Goal of the exercise —
Reproduce the full conference write-up on fly larva learning and odor generalization word for word.

Page extract —
===============

Both first sessions of the second day here at the Janelia Farm Conference “Learning and Memory: A Synthesis of Flies and Honeybees” were about the neural networks underlying learning and memory. At 9am, Andreas Thum kicked the double whammie off with his presentation on larval learning in Drosophila. He told us that fly larve have exactly 21 olfactory receptor neurons and 5 types of intrinsic antennal lobe neurons. 21 uniglomerular projection neurons project to the mushroom-body calyx forming 34 glomeruli. About 200-300 Kenyon cells of embryonic origin make up the mushroom-body. Larval learning relies on the gustatory system to provide either appetitive or aversive stimuli. 90 gustatory receptor neurons project into the subesophageal ganglion. In a so far unknown way, these neurons are connected to the dopaminergic system. Activity in these eurons can substitute aversive stimulation and lead to aversive olfactory learning. 17 dopaminergic neurons on each side of the brain that innervate the mushroom-bodies. Analogous to the dopaminergic neurons, activating the octopaminergic neurons can be used to condition the larvae appetitively. However, ablating all octopaminergic neurons in the brain does not lead to any learning phenotype, suggesting that these neurons are sufficient, but not necessary for appetitive conditioning. There are 3 octopaminergic neurons on each side of the brain that innervate the mushroom-body. Finally, Andreas talked about serotonin. None of the 85 serotonerig in the larval nervous system innervates the mushrom-body and ablating all serotonergic neurons has no effect on larval olfactory learning, neither appetitive nor aversive.

Next up was André Fiala who talked about generalization in Drosophila olfactory learning. He showed that, not unlike such experiments in other animals, differential conditioning leads to less generalization than single odor conditioning. Often generalization happens between chemically similar odorants, but sometimes also between odorants that are chemically vers different. Imaging the neuronal response to odor presentations revealed that even though the different odorants lead to clearly differentiable neuronal responses on the level of olfactory receptor neurons, the (chemically very different) odors that are generalized behaviorally are not very well resolved on the projection neuron level.

===============

Dataset content —
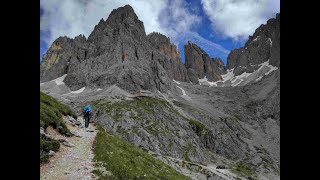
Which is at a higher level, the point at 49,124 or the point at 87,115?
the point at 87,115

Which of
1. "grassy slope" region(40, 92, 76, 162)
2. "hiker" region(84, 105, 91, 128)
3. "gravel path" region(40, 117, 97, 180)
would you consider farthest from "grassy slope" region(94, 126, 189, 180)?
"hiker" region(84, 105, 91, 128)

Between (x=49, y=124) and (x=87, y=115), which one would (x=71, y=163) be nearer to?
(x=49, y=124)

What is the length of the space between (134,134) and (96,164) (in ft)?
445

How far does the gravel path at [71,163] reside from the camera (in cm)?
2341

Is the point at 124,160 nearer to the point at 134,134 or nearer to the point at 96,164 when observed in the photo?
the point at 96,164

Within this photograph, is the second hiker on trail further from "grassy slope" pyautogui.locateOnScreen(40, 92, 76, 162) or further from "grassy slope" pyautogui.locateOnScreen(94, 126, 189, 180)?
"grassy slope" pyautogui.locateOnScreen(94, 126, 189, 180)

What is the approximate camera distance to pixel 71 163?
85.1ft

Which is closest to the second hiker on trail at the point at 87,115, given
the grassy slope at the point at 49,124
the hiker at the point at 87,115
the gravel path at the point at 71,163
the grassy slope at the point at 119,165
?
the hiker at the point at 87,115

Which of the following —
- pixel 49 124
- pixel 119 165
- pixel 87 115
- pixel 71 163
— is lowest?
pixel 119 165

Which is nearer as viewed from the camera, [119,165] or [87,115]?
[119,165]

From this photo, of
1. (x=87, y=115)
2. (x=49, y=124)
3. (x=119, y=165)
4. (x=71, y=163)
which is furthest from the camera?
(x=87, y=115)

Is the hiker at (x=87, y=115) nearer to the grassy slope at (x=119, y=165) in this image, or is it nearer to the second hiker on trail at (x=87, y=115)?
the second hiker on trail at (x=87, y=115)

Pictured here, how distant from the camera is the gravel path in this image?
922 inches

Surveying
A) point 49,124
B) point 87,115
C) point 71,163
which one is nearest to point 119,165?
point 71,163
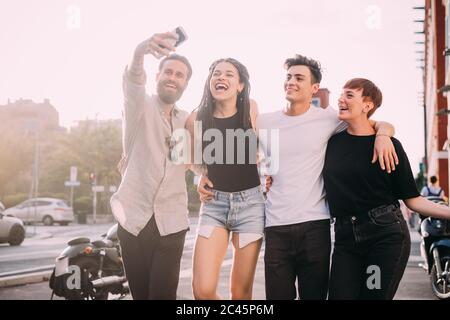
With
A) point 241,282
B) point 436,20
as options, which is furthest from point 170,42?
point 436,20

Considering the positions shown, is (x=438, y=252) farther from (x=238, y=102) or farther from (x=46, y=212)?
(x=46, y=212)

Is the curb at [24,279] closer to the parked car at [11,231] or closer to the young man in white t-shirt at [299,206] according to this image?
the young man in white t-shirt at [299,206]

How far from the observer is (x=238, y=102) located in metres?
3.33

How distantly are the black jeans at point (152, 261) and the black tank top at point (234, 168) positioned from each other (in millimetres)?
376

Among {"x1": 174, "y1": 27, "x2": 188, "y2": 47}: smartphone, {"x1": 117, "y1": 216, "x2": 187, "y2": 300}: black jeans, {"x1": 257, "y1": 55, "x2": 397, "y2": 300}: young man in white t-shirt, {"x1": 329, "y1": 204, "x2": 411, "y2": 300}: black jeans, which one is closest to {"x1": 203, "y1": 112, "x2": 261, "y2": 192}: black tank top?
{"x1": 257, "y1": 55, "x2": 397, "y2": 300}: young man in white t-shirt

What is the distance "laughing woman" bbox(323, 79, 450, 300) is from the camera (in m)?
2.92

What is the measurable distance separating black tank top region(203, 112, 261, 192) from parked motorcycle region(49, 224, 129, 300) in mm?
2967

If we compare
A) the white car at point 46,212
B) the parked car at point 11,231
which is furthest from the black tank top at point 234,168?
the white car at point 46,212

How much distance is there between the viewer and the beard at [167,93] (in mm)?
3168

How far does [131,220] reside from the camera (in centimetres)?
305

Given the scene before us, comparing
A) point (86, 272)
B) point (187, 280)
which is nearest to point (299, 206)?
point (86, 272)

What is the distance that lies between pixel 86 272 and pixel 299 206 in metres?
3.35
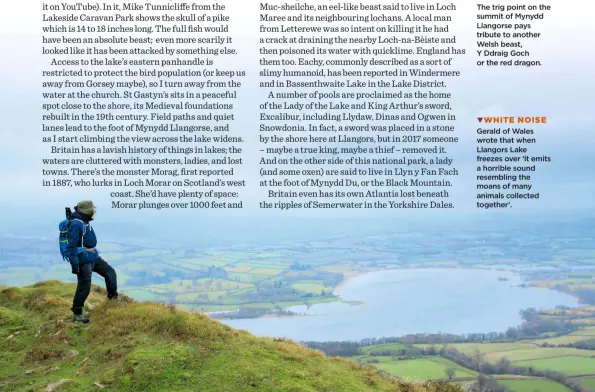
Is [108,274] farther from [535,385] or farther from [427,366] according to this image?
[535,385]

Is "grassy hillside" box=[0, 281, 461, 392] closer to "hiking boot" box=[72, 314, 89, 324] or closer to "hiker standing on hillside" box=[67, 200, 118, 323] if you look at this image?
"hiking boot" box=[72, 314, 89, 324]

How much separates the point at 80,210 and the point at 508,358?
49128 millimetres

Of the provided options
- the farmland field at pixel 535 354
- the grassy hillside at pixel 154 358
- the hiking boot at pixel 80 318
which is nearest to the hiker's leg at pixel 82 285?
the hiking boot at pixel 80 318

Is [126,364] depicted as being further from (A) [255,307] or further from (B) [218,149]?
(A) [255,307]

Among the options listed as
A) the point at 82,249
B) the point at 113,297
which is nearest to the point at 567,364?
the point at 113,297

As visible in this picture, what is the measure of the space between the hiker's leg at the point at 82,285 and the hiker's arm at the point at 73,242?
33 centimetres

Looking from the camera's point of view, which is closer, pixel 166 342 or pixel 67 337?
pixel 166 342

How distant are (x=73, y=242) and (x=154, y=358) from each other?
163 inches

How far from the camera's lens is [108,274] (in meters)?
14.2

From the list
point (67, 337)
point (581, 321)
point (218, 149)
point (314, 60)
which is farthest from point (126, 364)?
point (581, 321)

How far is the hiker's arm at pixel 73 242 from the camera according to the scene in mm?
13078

===============

Answer —
Both first sessions of the second day here at the Janelia Farm Conference “Learning and Memory: A Synthesis of Flies and Honeybees” were about the neural networks underlying learning and memory. At 9am, Andreas Thum kicked the double whammie off with his presentation on larval learning in Drosophila. He told us that fly larve have exactly 21 olfactory receptor neurons and 5 types of intrinsic antennal lobe neurons. 21 uniglomerular projection neurons project to the mushroom-body calyx forming 34 glomeruli. About 200-300 Kenyon cells of embryonic origin make up the mushroom-body. Larval learning relies on the gustatory system to provide either appetitive or aversive stimuli. 90 gustatory receptor neurons project into the subesophageal ganglion. In a so far unknown way, these neurons are connected to the dopaminergic system. Activity in these eurons can substitute aversive stimulation and lead to aversive olfactory learning. 17 dopaminergic neurons on each side of the brain that innervate the mushroom-bodies. Analogous to the dopaminergic neurons, activating the octopaminergic neurons can be used to condition the larvae appetitively. However, ablating all octopaminergic neurons in the brain does not lead to any learning phenotype, suggesting that these neurons are sufficient, but not necessary for appetitive conditioning. There are 3 octopaminergic neurons on each side of the brain that innervate the mushroom-body. Finally, Andreas talked about serotonin. None of the 85 serotonerig in the larval nervous system innervates the mushrom-body and ablating all serotonergic neurons has no effect on larval olfactory learning, neither appetitive nor aversive.

Next up was André Fiala who talked about generalization in Drosophila olfactory learning. He showed that, not unlike such experiments in other animals, differential conditioning leads to less generalization than single odor conditioning. Often generalization happens between chemically similar odorants, but sometimes also between odorants that are chemically vers different. Imaging the neuronal response to odor presentations revealed that even though the different odorants lead to clearly differentiable neuronal responses on the level of olfactory receptor neurons, the (chemically very different) odors that are generalized behaviorally are not very well resolved on the projection neuron level.